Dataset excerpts
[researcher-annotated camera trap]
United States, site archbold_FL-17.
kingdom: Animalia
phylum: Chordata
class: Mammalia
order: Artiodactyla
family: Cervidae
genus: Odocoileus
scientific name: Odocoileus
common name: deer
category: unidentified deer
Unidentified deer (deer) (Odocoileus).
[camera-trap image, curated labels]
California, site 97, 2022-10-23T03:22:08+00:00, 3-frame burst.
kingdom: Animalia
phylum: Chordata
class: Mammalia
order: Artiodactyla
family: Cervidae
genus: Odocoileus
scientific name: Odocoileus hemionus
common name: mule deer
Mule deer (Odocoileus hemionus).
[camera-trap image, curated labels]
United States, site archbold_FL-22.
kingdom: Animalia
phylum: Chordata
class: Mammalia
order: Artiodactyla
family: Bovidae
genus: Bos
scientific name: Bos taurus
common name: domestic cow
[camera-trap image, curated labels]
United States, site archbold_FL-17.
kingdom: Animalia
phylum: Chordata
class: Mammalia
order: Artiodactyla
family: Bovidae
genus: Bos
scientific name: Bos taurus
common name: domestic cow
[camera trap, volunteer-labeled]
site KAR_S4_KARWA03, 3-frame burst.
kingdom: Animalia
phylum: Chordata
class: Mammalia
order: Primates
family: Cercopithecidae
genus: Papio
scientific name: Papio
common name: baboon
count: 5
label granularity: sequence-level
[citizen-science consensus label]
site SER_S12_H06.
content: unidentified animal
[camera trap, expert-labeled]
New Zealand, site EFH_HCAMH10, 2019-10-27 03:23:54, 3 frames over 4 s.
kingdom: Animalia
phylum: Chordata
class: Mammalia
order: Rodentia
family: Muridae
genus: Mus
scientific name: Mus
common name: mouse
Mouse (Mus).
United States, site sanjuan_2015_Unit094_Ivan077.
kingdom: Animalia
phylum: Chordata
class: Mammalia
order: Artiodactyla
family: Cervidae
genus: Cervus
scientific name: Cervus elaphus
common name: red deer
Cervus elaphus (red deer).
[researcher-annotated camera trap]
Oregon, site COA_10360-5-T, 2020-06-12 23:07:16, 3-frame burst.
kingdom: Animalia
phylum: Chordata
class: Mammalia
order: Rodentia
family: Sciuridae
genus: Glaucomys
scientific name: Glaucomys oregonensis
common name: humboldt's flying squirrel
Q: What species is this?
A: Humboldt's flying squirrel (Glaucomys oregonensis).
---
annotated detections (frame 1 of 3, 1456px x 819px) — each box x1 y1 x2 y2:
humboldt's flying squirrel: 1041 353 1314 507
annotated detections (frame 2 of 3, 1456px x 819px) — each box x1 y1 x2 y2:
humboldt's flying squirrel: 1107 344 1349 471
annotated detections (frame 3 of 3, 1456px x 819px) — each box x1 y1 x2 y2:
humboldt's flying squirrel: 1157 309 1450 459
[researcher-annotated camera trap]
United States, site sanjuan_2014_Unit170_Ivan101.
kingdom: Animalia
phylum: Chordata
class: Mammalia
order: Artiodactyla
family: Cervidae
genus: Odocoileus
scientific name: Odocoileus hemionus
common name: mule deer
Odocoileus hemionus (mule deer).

### [To do]
Transcribe all entries word for word.

### [Result below]
[researcher-annotated camera trap]
United States, site archbold_FL-17.
kingdom: Animalia
phylum: Chordata
class: Mammalia
order: Artiodactyla
family: Cervidae
genus: Odocoileus
scientific name: Odocoileus
common name: deer
category: unidentified deer
Unidentified deer (deer) (Odocoileus).
[camera-trap image, curated labels]
California, site 97, 2022-10-23T03:22:08+00:00, 3-frame burst.
kingdom: Animalia
phylum: Chordata
class: Mammalia
order: Artiodactyla
family: Cervidae
genus: Odocoileus
scientific name: Odocoileus hemionus
common name: mule deer
Mule deer (Odocoileus hemionus).
[camera-trap image, curated labels]
United States, site archbold_FL-22.
kingdom: Animalia
phylum: Chordata
class: Mammalia
order: Artiodactyla
family: Bovidae
genus: Bos
scientific name: Bos taurus
common name: domestic cow
[camera-trap image, curated labels]
United States, site archbold_FL-17.
kingdom: Animalia
phylum: Chordata
class: Mammalia
order: Artiodactyla
family: Bovidae
genus: Bos
scientific name: Bos taurus
common name: domestic cow
[camera trap, volunteer-labeled]
site KAR_S4_KARWA03, 3-frame burst.
kingdom: Animalia
phylum: Chordata
class: Mammalia
order: Primates
family: Cercopithecidae
genus: Papio
scientific name: Papio
common name: baboon
count: 5
label granularity: sequence-level
[citizen-science consensus label]
site SER_S12_H06.
content: unidentified animal
[camera trap, expert-labeled]
New Zealand, site EFH_HCAMH10, 2019-10-27 03:23:54, 3 frames over 4 s.
kingdom: Animalia
phylum: Chordata
class: Mammalia
order: Rodentia
family: Muridae
genus: Mus
scientific name: Mus
common name: mouse
Mouse (Mus).
United States, site sanjuan_2015_Unit094_Ivan077.
kingdom: Animalia
phylum: Chordata
class: Mammalia
order: Artiodactyla
family: Cervidae
genus: Cervus
scientific name: Cervus elaphus
common name: red deer
Cervus elaphus (red deer).
[researcher-annotated camera trap]
Oregon, site COA_10360-5-T, 2020-06-12 23:07:16, 3-frame burst.
kingdom: Animalia
phylum: Chordata
class: Mammalia
order: Rodentia
family: Sciuridae
genus: Glaucomys
scientific name: Glaucomys oregonensis
common name: humboldt's flying squirrel
Q: What species is this?
A: Humboldt's flying squirrel (Glaucomys oregonensis).
---
annotated detections (frame 1 of 3, 1456px x 819px) — each box x1 y1 x2 y2:
humboldt's flying squirrel: 1041 353 1314 507
annotated detections (frame 2 of 3, 1456px x 819px) — each box x1 y1 x2 y2:
humboldt's flying squirrel: 1107 344 1349 471
annotated detections (frame 3 of 3, 1456px x 819px) — each box x1 y1 x2 y2:
humboldt's flying squirrel: 1157 309 1450 459
[researcher-annotated camera trap]
United States, site sanjuan_2014_Unit170_Ivan101.
kingdom: Animalia
phylum: Chordata
class: Mammalia
order: Artiodactyla
family: Cervidae
genus: Odocoileus
scientific name: Odocoileus hemionus
common name: mule deer
Odocoileus hemionus (mule deer).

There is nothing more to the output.